Supplied passage =
::::::::
Trailer for Restoration of Tsai Ming-liang’s ‘Rebels of the Neon God’ Brings Taiwanese Classic to U.S. Shores

Written by on April 3, 2015 

rebels of the neon god tsai ming-liang

Whether or not Tsai Ming-liang was genuine when suggesting that his feature filmmaking days are now done, the body of work that’s been left behind is guaranteed to stand as one of the most significant of recent decades. Although several are currently a bit difficult to find, I’m not alone in expecting that they’ll continue building fine reputations until someone, somewhere rescues them from relative obscurity. Case in point: Rebels of the Neon God, his feature debut, is receiving the largest domestic exposure yet courtesy of Big World Pictures, who are giving the picture its first U.S. theatrical release in a new, digital restoration.

This patient, delicately layered depiction of life in Taipei cannot be encompassed in only a two-minute preview, but here’s a good piece that provides some energy indicative of Rebels‘ wilder moments and Tsai’s work in general. (That, along with the revolting muck and unbearable physical discomfort that he implies is part and parcel of being in the city.) The appeal you might find here is not to be ignored. With an unclassifiable internal logic and certain underground appeal — just get some of that main theme — this is the sort of film just begging for a new generation’s discovery. Now that an expected upgrade in image quality is also a factor, we should expect Big World’s release to be one of the finest of 2015’s first half.
::::::::
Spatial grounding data

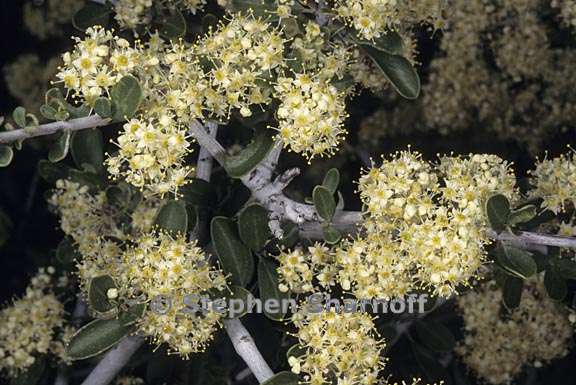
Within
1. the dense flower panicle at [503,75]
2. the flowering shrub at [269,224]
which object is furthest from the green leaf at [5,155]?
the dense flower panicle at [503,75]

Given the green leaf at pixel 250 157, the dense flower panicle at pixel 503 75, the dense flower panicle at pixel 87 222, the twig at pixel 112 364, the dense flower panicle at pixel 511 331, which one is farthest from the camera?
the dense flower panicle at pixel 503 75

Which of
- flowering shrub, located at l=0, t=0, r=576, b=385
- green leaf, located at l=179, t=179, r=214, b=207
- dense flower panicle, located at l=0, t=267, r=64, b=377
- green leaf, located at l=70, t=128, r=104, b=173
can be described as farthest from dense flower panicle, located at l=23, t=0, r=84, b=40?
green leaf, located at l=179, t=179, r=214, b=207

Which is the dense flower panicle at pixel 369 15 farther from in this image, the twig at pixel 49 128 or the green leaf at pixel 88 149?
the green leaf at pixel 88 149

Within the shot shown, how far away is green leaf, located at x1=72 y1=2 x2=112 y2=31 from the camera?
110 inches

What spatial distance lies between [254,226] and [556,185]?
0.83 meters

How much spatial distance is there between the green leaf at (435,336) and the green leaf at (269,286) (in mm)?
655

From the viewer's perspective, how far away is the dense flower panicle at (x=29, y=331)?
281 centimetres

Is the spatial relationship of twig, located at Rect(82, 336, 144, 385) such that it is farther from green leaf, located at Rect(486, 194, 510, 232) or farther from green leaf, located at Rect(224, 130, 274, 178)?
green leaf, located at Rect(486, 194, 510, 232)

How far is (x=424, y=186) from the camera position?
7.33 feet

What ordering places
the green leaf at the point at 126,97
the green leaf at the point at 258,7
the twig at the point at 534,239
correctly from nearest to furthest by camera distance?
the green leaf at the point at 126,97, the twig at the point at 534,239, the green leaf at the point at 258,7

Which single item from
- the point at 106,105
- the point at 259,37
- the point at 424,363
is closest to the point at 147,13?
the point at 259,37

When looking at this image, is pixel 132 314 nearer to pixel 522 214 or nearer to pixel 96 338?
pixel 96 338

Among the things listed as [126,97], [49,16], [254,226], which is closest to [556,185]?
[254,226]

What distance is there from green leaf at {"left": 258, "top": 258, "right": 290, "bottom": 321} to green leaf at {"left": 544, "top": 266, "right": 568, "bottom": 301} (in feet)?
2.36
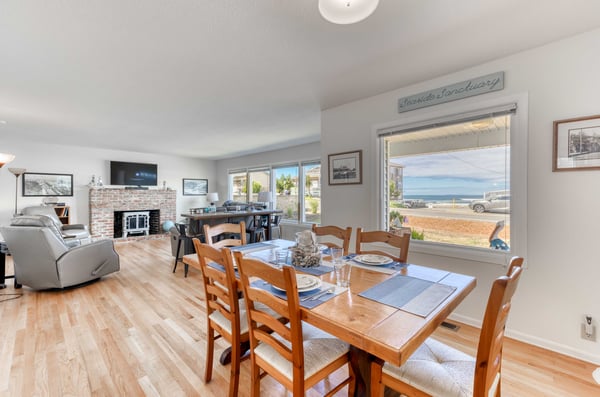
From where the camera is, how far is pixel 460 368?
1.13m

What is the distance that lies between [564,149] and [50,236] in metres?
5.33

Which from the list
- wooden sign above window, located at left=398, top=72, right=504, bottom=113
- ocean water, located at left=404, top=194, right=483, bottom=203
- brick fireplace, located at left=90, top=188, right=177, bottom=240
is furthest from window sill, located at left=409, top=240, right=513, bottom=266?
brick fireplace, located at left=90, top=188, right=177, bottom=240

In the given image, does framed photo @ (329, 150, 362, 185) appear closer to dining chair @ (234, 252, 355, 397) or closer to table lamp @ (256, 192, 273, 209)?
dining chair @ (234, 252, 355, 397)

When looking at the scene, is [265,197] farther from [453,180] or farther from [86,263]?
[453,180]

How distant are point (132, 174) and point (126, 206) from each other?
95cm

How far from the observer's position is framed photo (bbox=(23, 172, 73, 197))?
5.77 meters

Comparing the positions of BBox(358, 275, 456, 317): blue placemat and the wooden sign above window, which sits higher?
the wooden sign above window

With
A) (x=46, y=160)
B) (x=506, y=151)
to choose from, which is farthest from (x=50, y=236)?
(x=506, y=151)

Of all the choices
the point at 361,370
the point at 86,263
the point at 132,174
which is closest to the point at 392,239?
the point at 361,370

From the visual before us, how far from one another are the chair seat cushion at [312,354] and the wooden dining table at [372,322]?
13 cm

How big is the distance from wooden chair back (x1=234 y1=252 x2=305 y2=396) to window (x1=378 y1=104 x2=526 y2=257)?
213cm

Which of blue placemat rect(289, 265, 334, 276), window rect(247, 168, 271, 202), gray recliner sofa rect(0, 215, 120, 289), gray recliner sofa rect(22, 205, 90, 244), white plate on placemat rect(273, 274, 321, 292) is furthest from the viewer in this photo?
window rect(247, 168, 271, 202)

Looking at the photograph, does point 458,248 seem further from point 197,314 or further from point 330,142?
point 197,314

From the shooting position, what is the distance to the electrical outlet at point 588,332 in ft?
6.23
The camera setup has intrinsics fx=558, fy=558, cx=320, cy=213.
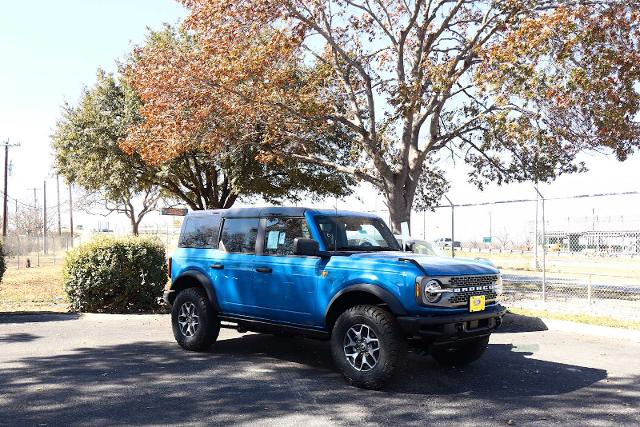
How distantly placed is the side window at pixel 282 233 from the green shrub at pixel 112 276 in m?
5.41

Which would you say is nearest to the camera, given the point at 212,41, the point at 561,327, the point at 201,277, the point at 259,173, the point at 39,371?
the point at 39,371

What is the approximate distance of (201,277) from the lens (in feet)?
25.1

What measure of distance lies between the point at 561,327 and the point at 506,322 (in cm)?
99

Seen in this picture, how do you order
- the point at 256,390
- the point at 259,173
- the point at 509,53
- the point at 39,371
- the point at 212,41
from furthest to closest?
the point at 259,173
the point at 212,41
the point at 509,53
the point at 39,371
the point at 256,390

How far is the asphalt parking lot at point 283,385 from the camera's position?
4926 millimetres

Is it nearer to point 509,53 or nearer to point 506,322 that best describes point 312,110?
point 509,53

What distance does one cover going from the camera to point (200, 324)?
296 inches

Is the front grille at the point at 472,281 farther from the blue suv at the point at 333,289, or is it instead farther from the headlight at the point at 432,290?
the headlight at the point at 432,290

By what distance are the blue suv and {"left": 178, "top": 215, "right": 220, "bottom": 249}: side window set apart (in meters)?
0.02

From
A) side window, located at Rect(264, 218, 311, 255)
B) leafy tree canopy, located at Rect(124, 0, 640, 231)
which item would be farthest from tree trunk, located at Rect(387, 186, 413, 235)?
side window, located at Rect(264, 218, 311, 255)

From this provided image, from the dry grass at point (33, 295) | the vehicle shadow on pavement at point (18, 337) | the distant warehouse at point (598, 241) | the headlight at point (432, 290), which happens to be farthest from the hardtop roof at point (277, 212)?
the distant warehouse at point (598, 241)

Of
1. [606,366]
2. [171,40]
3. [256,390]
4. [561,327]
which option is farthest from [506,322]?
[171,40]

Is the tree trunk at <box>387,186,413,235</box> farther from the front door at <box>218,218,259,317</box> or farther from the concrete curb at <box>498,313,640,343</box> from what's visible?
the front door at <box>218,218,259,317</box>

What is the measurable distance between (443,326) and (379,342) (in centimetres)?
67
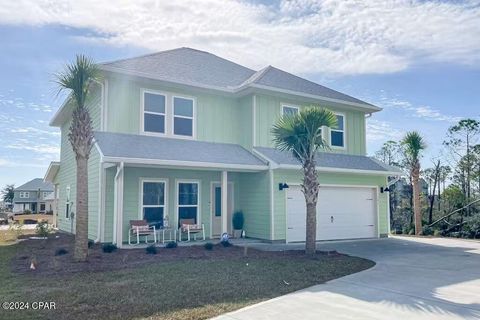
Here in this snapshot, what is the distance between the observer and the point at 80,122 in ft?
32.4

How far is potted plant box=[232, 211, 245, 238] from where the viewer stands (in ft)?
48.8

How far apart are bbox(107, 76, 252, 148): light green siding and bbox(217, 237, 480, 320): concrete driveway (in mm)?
::::::::
Activity list =
[A] Answer these questions from the article on the Rebels of the Neon God restoration:
(i) Which company is giving the film its first U.S. theatrical release?
(ii) How long is the preview said to be?
(iii) Life in which city does the film depict?
[B] List every detail that the first paragraph of the article on the Rebels of the Neon God restoration gives about the film and its new release.
[C] Reproduce word for word the part of the article on the Rebels of the Neon God restoration that begins at the words "Trailer for Restoration" and ends after the words "new, digital restoration.".

Expected results =
[A]
(i) Big World Pictures
(ii) Two minutes
(iii) Taipei

[B]
- It is Tsai Ming-liang's feature debut.
- It is receiving its largest domestic exposure yet.
- The release comes courtesy of Big World Pictures.
- It is the film's first U.S. theatrical release.
- It is presented in a new, digital restoration.

[C]
Trailer for Restoration of Tsai Ming-liang’s ‘Rebels of the Neon God’ Brings Taiwanese Classic to U.S. Shores

Written by on April 3, 2015 

rebels of the neon god tsai ming-liang

Whether or not Tsai Ming-liang was genuine when suggesting that his feature filmmaking days are now done, the body of work that’s been left behind is guaranteed to stand as one of the most significant of recent decades. Although several are currently a bit difficult to find, I’m not alone in expecting that they’ll continue building fine reputations until someone, somewhere rescues them from relative obscurity. Case in point: Rebels of the Neon God, his feature debut, is receiving the largest domestic exposure yet courtesy of Big World Pictures, who are giving the picture its first U.S. theatrical release in a new, digital restoration.